Domination goal was obtain 66% of all world population, and territory.
Conquest goal to achieve total domination, 100% of population and territory.

Anyway, this is slighltly off the OP argument on retention of pre Age-switch civs into the next era.
So to take it back on the line, it should be what if your civ is NEAR one of those goals, what would happen to your cities, would
be a better argument.
 
I think if you intend to end the game in Antiquity, you choose to play a one era game when starting and get the appropriate victory conditions for that age. It might be that these are the same as the legacy path goals, but we don't know.
 
I think he's meaning we evolved from fish naturally over time, rather than there being some overnight intervention like an alien genetics programme or something that acted as an era transition from when we were fish to when we became humans.
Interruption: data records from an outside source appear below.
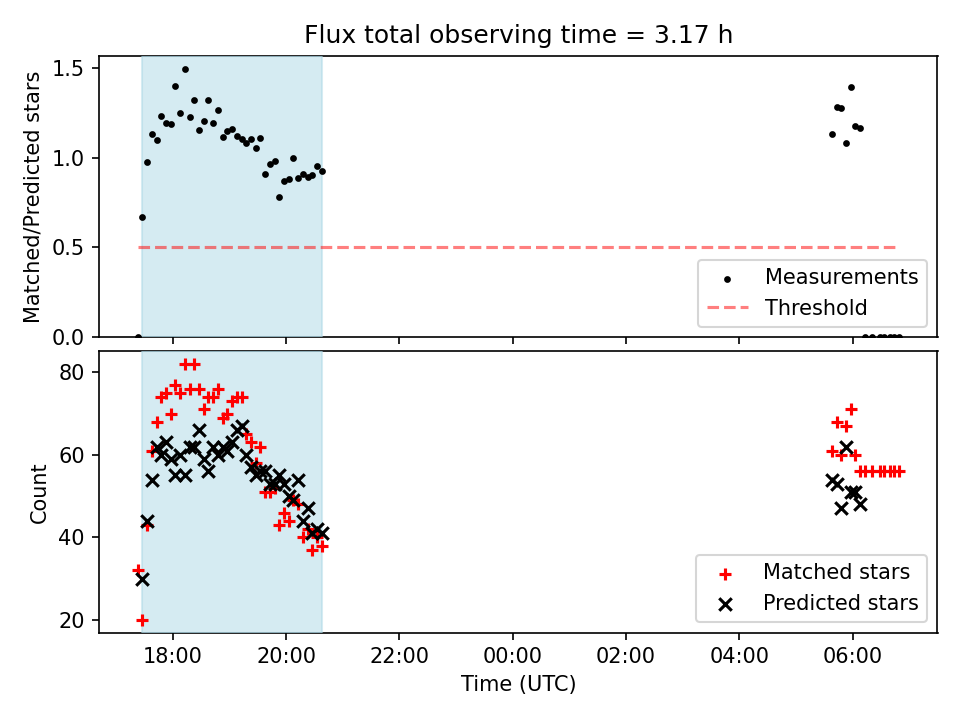 Flux total observing time = 3.17 h

Matched/Predicted stars

1.5
1.0
0.5
0.0

Measurements
Threshold

Count

80
60
40
20

Matched stars
Predicted stars

18:00
20:00
22:00
00:00
02:00
04:00
06:00

Time (UTC)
However, I love your post, it's truly mad and I'm here for it. I want all of what you've said in Civ 😁

And I think @notNamed is not entirely correct either, as we are as much ancient fish as some modern fish are by ancestry and indeed genetics. Technically, we are both fish and human by taxonomy, but the bit that matters really for a conversation is the frame of reference we are using, and rarely is there a frame of reference that comes up outside of geological ancestry where its useful to describe humans as fish.
Oh well, look up Andy Hall, I just like him, think there is much more to ancient myths than just lore.
 
Humankind figured out how the player could keep their culture. I don't see why Civ7 couldn't do the same.

I would love the option to bring my Civ into the next Era. As a balancing act, since in the new era your old Civ won't have any buildings and bonuses, you instead get increased XP for commanders and your leader, sort of playing on the idea that your long age civilization is now a well oiled machine.
 
Humankind figured out how the player could keep their culture.
I'm skeptical it made it viable. Granted, I played about four games of Humankind before uninstalling it and never looking back, but I never found the option tempting. Also, HK's solution of giving bonus fame points wouldn't apply to Civ7.